Corrección política

Jura que ya no le importa que le quede bien la malla, no. Lo único que ambiciona es ser políticamente correcta todo el tiempo, en todo. 
Ser irreprochablemente coherente y que nunca, nunca, se le escape una burrada que pueda quebrar la armonía impecable de sus opiniones. Quiere ser todos los días de su vida la campeona de las minorías, la defensora de los oprimidos, o al menos -¡por lo menos!- parecerlo. Su miedo a generalizar se está convirtiendo en una discapacidad para la inducción. 
Entonces escucha y lee con atención devota, raciona sus palabras, medita incansablemente y sufre sus dudas. Medita, busca su "centro de gravedad permanente que haga que no cambie más de idea sobre las cosas y la gente", como Franco Battiato. 

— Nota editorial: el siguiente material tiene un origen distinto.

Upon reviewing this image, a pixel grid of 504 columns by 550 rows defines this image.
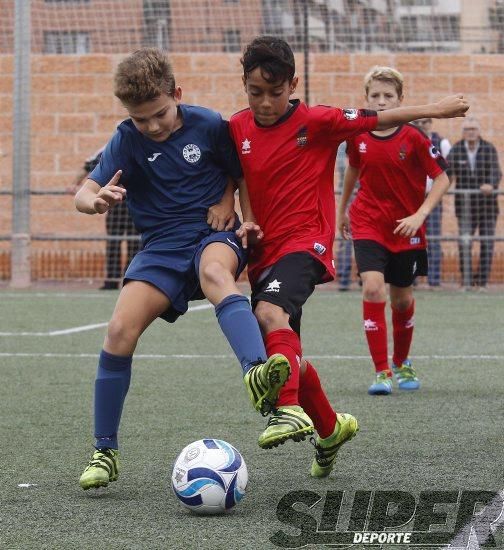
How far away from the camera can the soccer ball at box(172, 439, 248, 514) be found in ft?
12.8

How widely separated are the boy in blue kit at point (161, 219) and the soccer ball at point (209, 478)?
0.93 ft

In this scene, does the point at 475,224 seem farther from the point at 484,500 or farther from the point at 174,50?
the point at 484,500

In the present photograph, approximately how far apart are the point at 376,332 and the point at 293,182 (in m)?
2.60

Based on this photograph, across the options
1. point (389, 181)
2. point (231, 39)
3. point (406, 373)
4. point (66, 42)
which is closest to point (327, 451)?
point (406, 373)

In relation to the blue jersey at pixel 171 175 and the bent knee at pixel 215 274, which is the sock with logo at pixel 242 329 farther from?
the blue jersey at pixel 171 175

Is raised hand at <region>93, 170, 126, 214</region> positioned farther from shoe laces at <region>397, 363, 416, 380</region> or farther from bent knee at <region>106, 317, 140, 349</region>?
shoe laces at <region>397, 363, 416, 380</region>

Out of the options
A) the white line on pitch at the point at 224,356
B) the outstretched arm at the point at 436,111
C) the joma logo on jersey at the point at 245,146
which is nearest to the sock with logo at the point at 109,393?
the joma logo on jersey at the point at 245,146

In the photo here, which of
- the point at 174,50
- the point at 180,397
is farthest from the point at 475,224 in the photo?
the point at 180,397

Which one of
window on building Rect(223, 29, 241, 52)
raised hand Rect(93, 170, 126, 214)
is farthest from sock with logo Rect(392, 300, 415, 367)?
window on building Rect(223, 29, 241, 52)

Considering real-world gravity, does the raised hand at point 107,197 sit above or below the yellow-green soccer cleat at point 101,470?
above

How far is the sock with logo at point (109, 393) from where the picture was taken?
443 cm

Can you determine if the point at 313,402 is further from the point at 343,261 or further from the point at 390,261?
the point at 343,261

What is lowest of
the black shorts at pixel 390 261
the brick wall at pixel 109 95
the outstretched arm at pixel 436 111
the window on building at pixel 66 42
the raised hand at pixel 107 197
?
the black shorts at pixel 390 261

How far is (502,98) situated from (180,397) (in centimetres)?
980
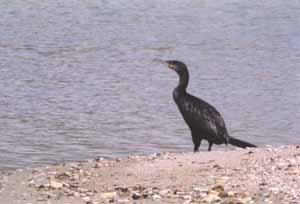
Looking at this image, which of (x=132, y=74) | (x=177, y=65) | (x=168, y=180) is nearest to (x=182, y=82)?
(x=177, y=65)

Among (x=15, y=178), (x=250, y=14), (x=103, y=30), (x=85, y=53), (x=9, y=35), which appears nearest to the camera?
(x=15, y=178)

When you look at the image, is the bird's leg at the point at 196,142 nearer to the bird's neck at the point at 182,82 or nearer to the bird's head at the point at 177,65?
the bird's neck at the point at 182,82

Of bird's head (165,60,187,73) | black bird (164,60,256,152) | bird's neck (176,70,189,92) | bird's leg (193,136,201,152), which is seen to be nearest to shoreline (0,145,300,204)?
black bird (164,60,256,152)

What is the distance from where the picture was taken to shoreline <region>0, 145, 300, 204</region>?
8.91m

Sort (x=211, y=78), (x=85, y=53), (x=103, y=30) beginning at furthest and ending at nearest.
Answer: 1. (x=103, y=30)
2. (x=85, y=53)
3. (x=211, y=78)

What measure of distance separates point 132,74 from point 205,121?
21.9ft

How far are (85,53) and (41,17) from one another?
6540 millimetres

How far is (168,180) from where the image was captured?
9.68 metres

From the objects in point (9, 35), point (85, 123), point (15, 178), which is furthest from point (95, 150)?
point (9, 35)

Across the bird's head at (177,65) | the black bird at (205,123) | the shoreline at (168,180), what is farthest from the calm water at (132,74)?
the shoreline at (168,180)

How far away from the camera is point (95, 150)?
43.0ft

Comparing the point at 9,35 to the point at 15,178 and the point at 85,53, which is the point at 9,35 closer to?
the point at 85,53

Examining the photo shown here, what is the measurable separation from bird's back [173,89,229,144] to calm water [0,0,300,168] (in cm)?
83

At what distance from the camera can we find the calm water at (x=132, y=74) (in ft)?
45.6
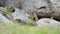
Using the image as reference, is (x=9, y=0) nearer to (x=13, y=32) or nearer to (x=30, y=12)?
(x=30, y=12)

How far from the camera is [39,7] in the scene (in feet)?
37.8

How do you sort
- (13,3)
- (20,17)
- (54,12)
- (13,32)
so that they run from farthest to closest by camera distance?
(13,3), (54,12), (20,17), (13,32)

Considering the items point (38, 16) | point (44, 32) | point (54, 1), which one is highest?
point (44, 32)

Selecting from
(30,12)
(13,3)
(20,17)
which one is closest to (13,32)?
(20,17)

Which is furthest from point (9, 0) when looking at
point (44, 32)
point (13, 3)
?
point (44, 32)

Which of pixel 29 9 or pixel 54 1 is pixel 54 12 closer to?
pixel 54 1

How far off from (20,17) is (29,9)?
2.35m

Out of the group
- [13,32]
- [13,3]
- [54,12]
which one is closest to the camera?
[13,32]

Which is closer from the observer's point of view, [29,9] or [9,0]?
[29,9]

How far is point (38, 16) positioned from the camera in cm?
1142

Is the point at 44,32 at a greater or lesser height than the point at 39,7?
greater

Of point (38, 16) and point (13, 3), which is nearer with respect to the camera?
point (38, 16)

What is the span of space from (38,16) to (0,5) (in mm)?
2654

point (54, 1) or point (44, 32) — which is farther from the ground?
point (44, 32)
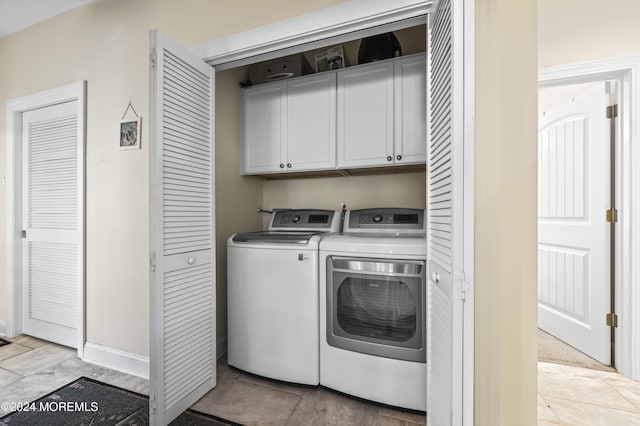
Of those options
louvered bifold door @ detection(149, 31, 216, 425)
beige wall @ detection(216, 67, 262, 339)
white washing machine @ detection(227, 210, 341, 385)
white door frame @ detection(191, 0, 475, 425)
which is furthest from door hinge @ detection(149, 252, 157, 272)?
white door frame @ detection(191, 0, 475, 425)

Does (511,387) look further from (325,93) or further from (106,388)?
(106,388)

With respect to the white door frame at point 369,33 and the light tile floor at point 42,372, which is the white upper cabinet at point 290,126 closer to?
the white door frame at point 369,33

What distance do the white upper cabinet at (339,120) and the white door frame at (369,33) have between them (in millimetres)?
475

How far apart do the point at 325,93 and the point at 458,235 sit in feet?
5.36

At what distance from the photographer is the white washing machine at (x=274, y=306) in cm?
179

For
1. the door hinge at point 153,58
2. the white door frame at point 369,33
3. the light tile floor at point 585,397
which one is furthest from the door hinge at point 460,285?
the door hinge at point 153,58

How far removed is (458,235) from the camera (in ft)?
2.96

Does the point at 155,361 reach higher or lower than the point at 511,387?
lower

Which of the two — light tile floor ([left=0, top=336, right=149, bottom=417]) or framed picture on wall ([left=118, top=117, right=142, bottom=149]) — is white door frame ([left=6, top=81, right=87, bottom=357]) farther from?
framed picture on wall ([left=118, top=117, right=142, bottom=149])

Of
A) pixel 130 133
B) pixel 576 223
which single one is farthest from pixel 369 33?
pixel 576 223

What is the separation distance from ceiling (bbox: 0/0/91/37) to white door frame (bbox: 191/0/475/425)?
147 centimetres

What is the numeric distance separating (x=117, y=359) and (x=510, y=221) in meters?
2.57

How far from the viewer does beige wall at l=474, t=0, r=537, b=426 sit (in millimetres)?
827

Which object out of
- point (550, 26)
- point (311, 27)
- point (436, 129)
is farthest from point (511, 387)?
point (550, 26)
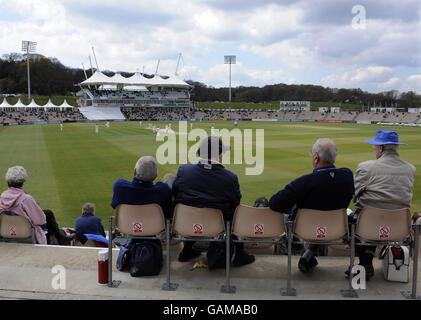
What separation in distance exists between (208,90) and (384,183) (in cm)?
16097

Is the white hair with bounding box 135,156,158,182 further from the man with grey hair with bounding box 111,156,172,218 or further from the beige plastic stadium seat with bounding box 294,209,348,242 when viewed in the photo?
the beige plastic stadium seat with bounding box 294,209,348,242

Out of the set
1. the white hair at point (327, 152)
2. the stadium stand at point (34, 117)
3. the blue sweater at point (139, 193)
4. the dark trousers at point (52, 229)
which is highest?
the stadium stand at point (34, 117)

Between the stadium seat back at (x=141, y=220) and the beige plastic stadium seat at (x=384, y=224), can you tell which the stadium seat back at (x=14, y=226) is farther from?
the beige plastic stadium seat at (x=384, y=224)

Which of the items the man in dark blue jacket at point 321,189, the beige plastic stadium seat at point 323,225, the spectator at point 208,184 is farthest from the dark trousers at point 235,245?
the beige plastic stadium seat at point 323,225

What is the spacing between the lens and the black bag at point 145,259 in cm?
422

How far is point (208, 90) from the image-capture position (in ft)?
532

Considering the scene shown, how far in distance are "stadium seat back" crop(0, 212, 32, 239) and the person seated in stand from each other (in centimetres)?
418

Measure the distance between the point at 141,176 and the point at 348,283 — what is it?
2.67 m

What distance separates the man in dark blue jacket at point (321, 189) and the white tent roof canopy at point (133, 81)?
334ft

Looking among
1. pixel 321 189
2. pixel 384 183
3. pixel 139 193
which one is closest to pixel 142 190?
pixel 139 193

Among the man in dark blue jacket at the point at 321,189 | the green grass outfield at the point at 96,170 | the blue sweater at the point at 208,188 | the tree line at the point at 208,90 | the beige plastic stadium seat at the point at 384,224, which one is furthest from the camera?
the tree line at the point at 208,90

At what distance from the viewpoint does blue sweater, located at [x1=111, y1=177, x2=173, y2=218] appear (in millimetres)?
4344

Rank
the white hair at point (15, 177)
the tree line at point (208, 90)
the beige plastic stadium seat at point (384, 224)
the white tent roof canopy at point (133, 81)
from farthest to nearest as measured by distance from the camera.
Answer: the tree line at point (208, 90), the white tent roof canopy at point (133, 81), the white hair at point (15, 177), the beige plastic stadium seat at point (384, 224)
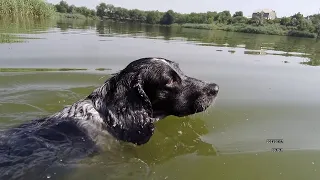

Es ese el peso que el Atlas progre lleva sobre las espaldas: la corrección política. El problema es que las cosas no son correctas o incorrectas a priori y absolutamente. La corrección política también es contextual, subjetiva, histórica, y relativa. ¿Qué hacer, entonces? ¿De quién aprender? ¿Cómo convertirse en la más zurda de la cuadra? ¿Cómo dejar de preocuparse por lo que piensen los demás?
Esa es la injuria final: se mira en el espejo metafórico de su corazoncito y se sabe una careta de mierda.